Cependant, les années 2000 marquent l’échec du processus et un retour de la violence avec la deuxième Intifada. L’armée israélienne réinvestit la Cisjordanie et construit le mur de sécurité. Les leaders palestiniens changent aussi, Mahmoud Abbas remplace Yasser Arafat à la présidence de l’OLP ainsi qu’à celle de l’Autorité palestinienne, mais le Hamas gagne les élections législatives de 2006, et à la suite de nombreuses tensions et affrontements, le territoire palestinien est divisé en deux parties avec le Hamas dans la bande de Gaza (qu’Israël a entretemps évacué en 2005) et le Fatah en la Cisjordanie.
En mai 2011, un accord est trouvé entre le Fatah et le Hamas avec pour objectif de réunifier l’Autorité palestinienne, et cela quelques mois seulement avant une offensive diplomatique en vue d’affirmer l’existence de l’Etat palestinien et d’obtenir son admission au sein des Nations Unies et d’autres organisations internationales. Mais une controverse anime la doctrine internationale sur la qualification de la Palestine en tant qu’Etat.
Les éléments constitutifs de l’Etat
Selon la conception classique de l’Etat en droit international, une entité ne peut être qualifiée d’« Etat » que si elle réunit trois éléments constitutifs : un territoire, une population et un gouvernement. L’existence de l’Etat est donc tirée d’une simple constatation de fait, et non d’une quelconque procédure formelle organisée par le droit international.
Le territoire joue un rôle essentiel dans l’existence de l’Etat, car c’est l’assise spatiale sur laquelle celui-ci exerce sa souveraineté. Peu importe la dimension du territoire, du moment qu’il est identifiable : se côtoient ainsi des Etats tels que Monaco (et ses deux cent hectares de terre) et la République Populaire de Chine. Le caractère disputé des frontières n’est pas en soi un obstacle insurmontable pour le respect du critère territorial. De même, le morcellement de l’Etat en plusieurs territoires séparés, à l’instar du Pakistan de part et d’autre de l’Inde jusqu’en 1971, ne pose pas de difficultés particulières.
Il faut d’autre part pouvoir identifier une population sur ce territoire, sans que le droit international exige qu’elle soit stable ou particulièrement homogène.
Enfin, un gouvernement doit exercer une autorité effective sur cette population et dans le cadre spatial de ce territoire. La forme du gouvernement est en principe indifférente, du fait d’un principe de neutralité idéologique fondé sur le « droit inaliénable [de tout Etat] de choisir son système politique, économique, social et culturel, sans aucune forme d’ingérence de la part d’un autre Etat » (Résolution 2625 (XXV) de l’Assemblée générale des Nations Unies, 1970).

_Consigne_. Dans le texte sur la Palestine et la qualité d'État, quels sont les trois éléments constitutifs de l'État selon la conception classique du droit international ?

_Données_.
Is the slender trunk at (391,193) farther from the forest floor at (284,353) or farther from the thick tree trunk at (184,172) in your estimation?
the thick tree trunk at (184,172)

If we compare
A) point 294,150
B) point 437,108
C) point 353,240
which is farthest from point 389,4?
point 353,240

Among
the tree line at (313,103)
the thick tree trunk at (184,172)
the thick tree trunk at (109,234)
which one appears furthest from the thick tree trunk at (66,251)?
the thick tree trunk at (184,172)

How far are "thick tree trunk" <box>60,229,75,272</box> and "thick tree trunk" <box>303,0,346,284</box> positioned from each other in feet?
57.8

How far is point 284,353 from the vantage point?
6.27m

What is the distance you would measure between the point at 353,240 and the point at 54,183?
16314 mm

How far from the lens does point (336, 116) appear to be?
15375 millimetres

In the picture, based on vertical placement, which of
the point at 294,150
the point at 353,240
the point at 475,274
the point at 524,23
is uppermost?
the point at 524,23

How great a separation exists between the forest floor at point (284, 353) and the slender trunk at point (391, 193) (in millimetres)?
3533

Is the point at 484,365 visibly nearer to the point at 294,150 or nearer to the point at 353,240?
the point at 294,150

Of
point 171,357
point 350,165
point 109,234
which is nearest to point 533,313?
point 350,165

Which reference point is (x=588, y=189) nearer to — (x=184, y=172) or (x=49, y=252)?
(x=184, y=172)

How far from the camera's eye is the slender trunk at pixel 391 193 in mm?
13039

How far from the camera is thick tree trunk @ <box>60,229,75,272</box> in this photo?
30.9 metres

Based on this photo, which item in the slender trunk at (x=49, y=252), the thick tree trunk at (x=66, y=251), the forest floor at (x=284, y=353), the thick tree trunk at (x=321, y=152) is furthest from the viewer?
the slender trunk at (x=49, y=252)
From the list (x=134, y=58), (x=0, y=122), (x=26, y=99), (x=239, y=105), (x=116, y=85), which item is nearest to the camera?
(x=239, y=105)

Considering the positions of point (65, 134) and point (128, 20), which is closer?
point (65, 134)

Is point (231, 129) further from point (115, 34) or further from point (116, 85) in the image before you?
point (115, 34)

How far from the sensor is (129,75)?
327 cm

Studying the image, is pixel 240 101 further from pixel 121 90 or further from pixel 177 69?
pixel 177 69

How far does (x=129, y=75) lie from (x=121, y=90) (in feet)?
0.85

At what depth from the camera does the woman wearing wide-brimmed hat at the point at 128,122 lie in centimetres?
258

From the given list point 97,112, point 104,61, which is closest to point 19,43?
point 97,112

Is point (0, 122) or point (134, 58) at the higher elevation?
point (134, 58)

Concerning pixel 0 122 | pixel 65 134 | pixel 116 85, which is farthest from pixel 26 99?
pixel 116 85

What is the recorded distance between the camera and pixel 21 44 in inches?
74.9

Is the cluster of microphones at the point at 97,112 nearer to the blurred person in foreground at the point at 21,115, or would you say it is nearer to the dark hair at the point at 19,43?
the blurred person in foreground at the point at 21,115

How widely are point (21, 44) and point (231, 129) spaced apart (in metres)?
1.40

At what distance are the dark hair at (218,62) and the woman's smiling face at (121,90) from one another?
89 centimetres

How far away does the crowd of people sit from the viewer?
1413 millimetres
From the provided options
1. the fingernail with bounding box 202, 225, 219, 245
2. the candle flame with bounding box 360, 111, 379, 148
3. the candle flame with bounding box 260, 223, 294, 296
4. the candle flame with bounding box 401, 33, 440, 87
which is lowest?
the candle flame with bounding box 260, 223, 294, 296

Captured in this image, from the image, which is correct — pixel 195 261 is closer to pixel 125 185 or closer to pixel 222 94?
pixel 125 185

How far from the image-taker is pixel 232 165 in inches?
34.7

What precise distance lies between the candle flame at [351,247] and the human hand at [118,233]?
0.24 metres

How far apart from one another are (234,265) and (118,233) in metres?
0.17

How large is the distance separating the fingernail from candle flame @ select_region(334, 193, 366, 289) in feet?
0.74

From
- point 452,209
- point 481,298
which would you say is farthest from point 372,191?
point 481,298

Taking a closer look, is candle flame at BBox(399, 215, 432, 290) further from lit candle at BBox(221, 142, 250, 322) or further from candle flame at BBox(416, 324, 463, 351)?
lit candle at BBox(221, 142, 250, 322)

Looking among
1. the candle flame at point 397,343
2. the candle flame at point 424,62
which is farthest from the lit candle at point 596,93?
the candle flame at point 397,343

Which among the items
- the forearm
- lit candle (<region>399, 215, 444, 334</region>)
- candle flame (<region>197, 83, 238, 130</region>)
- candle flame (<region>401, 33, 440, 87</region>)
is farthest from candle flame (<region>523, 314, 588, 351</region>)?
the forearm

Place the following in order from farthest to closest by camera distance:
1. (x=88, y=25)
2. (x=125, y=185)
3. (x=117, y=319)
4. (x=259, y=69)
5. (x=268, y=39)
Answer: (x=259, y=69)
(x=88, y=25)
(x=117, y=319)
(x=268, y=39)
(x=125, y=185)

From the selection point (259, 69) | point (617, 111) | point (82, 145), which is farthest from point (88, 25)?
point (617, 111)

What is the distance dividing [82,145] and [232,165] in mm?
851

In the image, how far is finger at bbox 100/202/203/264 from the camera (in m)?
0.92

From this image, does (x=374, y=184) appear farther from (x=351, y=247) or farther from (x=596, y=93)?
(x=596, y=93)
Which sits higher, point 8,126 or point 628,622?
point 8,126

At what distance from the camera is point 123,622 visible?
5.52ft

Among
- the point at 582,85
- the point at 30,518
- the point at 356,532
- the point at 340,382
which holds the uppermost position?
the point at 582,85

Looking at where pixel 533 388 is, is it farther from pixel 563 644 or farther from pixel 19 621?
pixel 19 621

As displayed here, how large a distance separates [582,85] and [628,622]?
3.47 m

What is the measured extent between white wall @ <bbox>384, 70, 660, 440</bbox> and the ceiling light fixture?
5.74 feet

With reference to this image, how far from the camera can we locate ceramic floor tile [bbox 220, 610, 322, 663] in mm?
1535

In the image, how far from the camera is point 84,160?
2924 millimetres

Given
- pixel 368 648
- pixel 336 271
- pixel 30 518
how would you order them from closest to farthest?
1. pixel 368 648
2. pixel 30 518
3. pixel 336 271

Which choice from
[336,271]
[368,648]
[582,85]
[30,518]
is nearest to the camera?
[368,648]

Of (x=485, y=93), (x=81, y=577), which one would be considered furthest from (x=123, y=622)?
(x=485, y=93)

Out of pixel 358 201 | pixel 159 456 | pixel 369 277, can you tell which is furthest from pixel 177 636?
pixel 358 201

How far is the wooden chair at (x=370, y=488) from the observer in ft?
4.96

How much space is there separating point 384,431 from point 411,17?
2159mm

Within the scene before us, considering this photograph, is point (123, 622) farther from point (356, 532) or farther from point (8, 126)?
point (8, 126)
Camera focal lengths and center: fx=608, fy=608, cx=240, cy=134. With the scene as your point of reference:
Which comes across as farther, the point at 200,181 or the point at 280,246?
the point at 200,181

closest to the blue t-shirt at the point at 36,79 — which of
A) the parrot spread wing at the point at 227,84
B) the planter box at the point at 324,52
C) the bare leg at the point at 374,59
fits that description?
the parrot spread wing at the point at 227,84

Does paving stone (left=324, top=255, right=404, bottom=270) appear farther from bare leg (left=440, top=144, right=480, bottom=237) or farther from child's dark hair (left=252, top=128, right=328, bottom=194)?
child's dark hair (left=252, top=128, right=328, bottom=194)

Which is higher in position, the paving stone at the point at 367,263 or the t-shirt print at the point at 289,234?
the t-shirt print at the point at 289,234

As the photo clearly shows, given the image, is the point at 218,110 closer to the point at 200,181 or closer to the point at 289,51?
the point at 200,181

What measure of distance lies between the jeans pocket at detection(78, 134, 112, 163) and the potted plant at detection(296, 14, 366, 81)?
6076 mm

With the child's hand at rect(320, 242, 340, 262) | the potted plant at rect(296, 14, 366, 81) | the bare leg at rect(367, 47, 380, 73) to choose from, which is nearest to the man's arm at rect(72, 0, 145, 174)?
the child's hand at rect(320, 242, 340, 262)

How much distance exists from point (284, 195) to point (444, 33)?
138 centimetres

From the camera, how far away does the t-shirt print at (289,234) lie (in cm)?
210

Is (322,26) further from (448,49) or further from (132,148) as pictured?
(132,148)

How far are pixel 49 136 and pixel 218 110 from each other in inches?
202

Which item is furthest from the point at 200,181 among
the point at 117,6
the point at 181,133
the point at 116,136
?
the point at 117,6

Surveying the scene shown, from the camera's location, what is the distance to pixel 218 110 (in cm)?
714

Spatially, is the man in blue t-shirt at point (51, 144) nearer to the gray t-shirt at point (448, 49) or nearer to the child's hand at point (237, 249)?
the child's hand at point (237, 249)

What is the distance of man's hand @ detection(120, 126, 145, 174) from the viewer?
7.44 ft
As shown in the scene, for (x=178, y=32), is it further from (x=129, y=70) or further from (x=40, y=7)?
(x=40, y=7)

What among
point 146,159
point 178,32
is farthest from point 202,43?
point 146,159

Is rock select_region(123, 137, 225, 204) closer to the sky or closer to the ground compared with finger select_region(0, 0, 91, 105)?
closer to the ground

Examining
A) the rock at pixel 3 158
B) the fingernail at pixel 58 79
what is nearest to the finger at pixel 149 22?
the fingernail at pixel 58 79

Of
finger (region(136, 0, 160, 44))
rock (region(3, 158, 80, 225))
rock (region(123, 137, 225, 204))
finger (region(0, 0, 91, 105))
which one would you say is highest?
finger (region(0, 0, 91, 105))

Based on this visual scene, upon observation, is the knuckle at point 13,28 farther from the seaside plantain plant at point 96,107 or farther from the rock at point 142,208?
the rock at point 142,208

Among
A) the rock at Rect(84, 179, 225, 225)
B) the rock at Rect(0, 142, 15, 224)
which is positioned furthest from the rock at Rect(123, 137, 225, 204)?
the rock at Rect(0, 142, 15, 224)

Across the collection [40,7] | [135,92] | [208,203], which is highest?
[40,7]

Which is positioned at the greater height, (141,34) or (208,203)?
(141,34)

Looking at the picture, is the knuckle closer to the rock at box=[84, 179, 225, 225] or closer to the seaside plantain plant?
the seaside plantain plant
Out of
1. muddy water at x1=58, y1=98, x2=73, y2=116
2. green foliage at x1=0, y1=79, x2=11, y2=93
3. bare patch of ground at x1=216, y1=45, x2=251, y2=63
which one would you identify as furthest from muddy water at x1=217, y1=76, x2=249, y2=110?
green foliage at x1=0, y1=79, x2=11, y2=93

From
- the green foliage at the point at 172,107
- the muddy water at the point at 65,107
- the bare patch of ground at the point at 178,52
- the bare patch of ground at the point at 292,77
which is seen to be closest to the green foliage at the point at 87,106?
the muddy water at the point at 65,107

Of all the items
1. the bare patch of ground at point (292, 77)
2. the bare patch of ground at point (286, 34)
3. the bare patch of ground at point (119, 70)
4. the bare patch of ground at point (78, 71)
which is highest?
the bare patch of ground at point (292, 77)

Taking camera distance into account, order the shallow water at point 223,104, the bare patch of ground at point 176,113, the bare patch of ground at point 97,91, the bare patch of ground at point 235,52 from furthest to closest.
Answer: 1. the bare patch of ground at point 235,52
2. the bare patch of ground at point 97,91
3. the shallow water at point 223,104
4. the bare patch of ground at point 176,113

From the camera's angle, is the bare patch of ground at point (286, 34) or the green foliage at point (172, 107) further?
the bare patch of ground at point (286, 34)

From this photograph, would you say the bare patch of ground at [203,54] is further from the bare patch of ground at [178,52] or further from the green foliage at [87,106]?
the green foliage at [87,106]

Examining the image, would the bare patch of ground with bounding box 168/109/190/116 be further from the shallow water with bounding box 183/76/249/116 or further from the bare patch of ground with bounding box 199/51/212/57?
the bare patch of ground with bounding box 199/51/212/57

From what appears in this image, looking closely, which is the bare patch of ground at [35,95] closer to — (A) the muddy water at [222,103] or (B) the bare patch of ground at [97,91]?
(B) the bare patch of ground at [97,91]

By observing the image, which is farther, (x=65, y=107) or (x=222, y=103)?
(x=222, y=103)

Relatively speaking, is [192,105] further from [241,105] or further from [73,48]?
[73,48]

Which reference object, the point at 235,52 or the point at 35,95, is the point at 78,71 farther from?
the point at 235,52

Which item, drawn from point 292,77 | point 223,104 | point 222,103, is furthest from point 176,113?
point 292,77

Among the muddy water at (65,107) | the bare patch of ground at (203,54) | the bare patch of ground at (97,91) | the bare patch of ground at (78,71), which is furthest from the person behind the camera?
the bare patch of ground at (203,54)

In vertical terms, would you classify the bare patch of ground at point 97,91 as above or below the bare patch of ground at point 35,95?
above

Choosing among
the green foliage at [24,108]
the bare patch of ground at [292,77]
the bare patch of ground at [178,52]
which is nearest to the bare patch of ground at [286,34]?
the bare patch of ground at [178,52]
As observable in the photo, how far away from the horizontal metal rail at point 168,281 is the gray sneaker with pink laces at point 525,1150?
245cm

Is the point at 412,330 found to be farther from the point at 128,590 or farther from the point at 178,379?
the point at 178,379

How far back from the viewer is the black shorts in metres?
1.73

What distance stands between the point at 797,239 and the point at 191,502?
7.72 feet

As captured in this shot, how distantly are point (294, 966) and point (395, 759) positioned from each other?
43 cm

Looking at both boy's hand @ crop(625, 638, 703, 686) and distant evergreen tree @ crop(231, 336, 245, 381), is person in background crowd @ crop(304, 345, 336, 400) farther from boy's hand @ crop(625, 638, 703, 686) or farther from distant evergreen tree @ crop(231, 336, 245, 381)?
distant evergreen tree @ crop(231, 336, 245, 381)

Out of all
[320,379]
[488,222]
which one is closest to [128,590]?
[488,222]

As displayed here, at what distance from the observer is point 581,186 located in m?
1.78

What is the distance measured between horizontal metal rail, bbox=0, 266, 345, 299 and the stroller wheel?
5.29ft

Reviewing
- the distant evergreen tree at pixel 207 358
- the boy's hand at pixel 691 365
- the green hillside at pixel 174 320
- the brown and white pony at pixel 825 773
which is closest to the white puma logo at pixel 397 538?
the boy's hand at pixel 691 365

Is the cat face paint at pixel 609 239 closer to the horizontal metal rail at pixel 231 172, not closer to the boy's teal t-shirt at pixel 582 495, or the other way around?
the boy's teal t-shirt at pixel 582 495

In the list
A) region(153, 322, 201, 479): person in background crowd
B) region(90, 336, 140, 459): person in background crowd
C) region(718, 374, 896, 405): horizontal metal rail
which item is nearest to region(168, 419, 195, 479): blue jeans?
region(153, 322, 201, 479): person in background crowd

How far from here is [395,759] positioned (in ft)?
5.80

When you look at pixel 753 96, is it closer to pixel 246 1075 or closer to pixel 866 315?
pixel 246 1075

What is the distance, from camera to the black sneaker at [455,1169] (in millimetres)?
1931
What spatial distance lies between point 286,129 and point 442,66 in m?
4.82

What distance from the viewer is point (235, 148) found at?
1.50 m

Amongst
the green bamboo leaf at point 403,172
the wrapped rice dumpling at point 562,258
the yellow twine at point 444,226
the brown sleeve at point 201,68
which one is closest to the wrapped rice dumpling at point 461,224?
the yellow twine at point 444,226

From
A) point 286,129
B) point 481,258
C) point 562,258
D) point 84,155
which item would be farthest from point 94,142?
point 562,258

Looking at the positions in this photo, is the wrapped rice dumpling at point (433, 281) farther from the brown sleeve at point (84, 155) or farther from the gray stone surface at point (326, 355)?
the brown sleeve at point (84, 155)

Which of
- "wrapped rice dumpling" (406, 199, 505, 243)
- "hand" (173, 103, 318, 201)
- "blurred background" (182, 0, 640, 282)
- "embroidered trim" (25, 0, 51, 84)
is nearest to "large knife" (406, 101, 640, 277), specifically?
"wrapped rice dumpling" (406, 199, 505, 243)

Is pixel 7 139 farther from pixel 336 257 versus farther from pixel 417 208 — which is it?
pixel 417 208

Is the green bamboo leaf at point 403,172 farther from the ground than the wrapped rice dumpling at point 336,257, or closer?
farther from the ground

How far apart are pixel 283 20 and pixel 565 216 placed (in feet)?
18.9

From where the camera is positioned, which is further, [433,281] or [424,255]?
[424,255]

_Réponse attendue_. Un territoire, une population et un gouvernement.